Anybody know how to get this 1 piece in. I got the floor and it's damn heavy and big. Most say from the bottom but no one tells the secret to get it in. Do I tip it sideways, or remove a wheel house brace ??? Its a rag so I got the conv rack braces in my way from the top and the dash so I know I cant drop it in from the top. Also when I drill my spot welds on the rocker pannel on the lower part by the frame do I go outside in or inside out. Looks like drill bit will be at angle if i go inside out.

Thanks


----------



## Maximus1959 (Sep 4, 2007)

read my old post above. since you have a vert you should brace the doors.


----------



## plank (Mar 10, 2006)

Yep- my doors are braced. I have a brace kit that two bars on the doors (one bar goeas strait and the other angles down in the door opening) and the two cross bars that cross over the floor pan to each side from above so that sucker isn't moving. It's one of those kits from the guys that make rotesseries and body carts on here. I read your post and it sounds like you drop it in from the top. Is that right??? What about the metal brackets for the convertible top. They look like they would get in the way.

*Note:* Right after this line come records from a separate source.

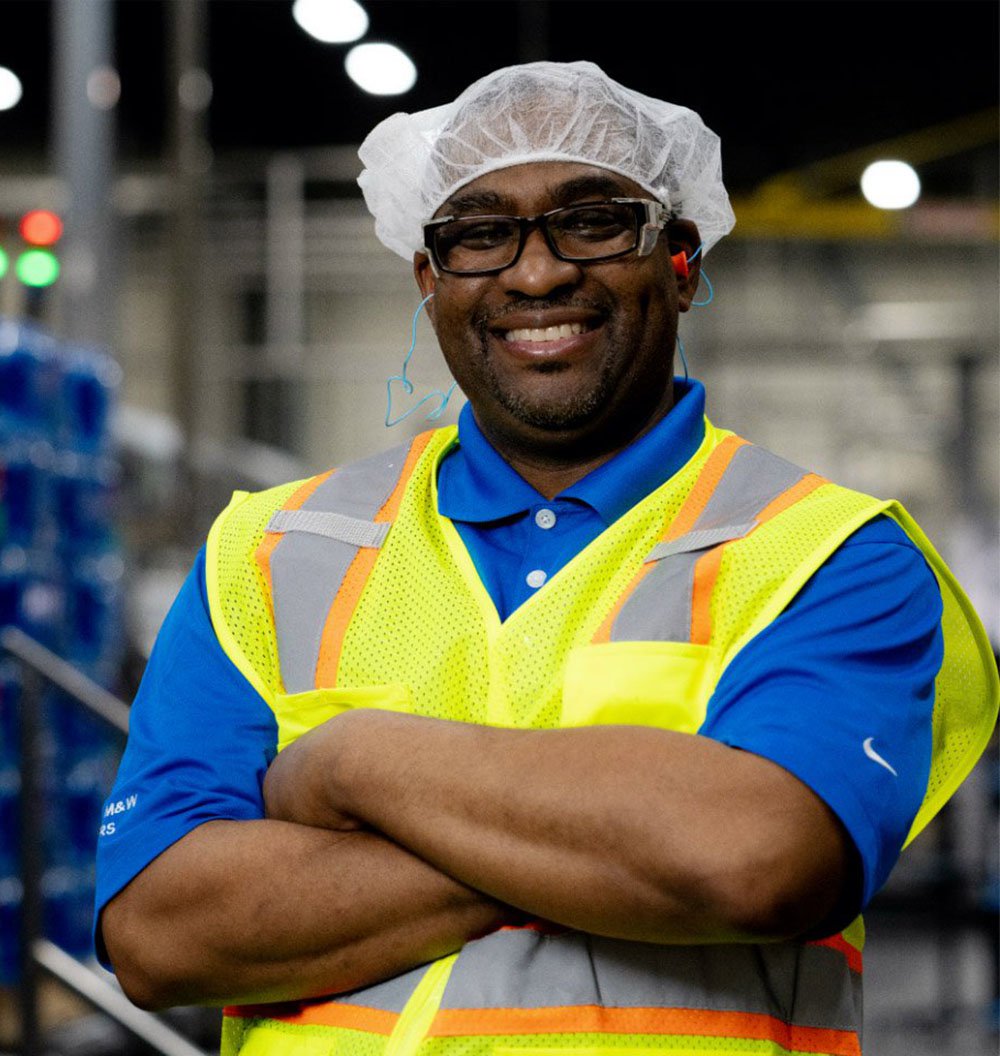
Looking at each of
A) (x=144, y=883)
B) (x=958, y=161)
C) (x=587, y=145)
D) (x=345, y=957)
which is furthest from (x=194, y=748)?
(x=958, y=161)

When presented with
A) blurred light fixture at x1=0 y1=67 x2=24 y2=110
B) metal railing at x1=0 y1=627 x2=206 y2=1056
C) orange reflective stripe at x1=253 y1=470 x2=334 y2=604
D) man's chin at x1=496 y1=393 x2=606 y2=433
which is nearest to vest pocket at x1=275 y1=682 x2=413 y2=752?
orange reflective stripe at x1=253 y1=470 x2=334 y2=604

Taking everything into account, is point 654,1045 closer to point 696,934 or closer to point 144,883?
point 696,934

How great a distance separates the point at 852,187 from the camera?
10.4 meters

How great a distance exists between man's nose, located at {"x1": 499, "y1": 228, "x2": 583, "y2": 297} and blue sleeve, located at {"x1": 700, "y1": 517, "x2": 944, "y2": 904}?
1.32 feet

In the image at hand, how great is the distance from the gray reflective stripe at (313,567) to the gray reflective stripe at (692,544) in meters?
0.31

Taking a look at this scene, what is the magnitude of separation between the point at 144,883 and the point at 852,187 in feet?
31.3

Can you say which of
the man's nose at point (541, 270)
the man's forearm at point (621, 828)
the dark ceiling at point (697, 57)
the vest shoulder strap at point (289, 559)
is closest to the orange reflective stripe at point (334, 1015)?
the man's forearm at point (621, 828)

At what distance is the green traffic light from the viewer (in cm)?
642

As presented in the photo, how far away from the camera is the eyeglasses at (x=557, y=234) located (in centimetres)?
168

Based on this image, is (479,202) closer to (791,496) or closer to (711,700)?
(791,496)

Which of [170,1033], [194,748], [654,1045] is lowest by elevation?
[170,1033]

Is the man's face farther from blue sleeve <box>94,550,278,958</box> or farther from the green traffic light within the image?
the green traffic light

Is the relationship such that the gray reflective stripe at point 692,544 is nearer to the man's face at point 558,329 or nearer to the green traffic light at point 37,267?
the man's face at point 558,329

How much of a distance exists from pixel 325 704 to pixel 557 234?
0.53m
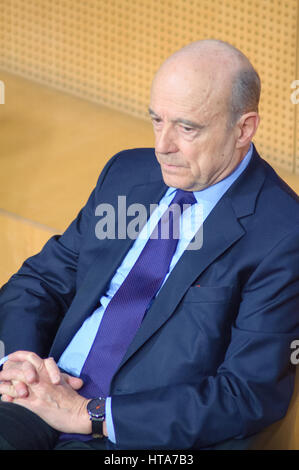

I'm going to do my grinding this weekend to get to bare metal. Would posting pics help??


----------



## maddogg20/20 (Feb 11, 2007)

What I would do is get the door gaps close to perfect, tack the doors shut, brace the shit out of the body, cut the entire floor out, lift off the body, remove whats left of the old floor, bolt the new floor down onto the frame, drop the body back down ontop of it, weld it back together as much as you can from the top/inside, take the body off again, and then put it on a rotisserie for the final work.


----------



## plank (Mar 10, 2006)

On the spot welds, do I drill out the spot welds on the rocker below the door. like the metal facing out from the car (the back side of the braces or do I leave that alone). The one piece I have has the braces already welded on and look like I need to drill it. It looks like it would leave a lot of holes when looken at the car from the underneath side. Are most of the spot welds on the inside of the car or underneath because I see a shit load underneath like at the firewall tranny tunnel.


----------



## DrPhilMadeMeDoIt (Mar 31, 2005)

I just did this shit the other day homie...I tried step bits, 1/4 drill bits, and spot weld cutter. I said fuck it and went to lowes bought the $20 air chisel and went to fuckin town on them, then cut the braces at the rockers and called it a day. I'll post the pics tomorrow in my topic.


----------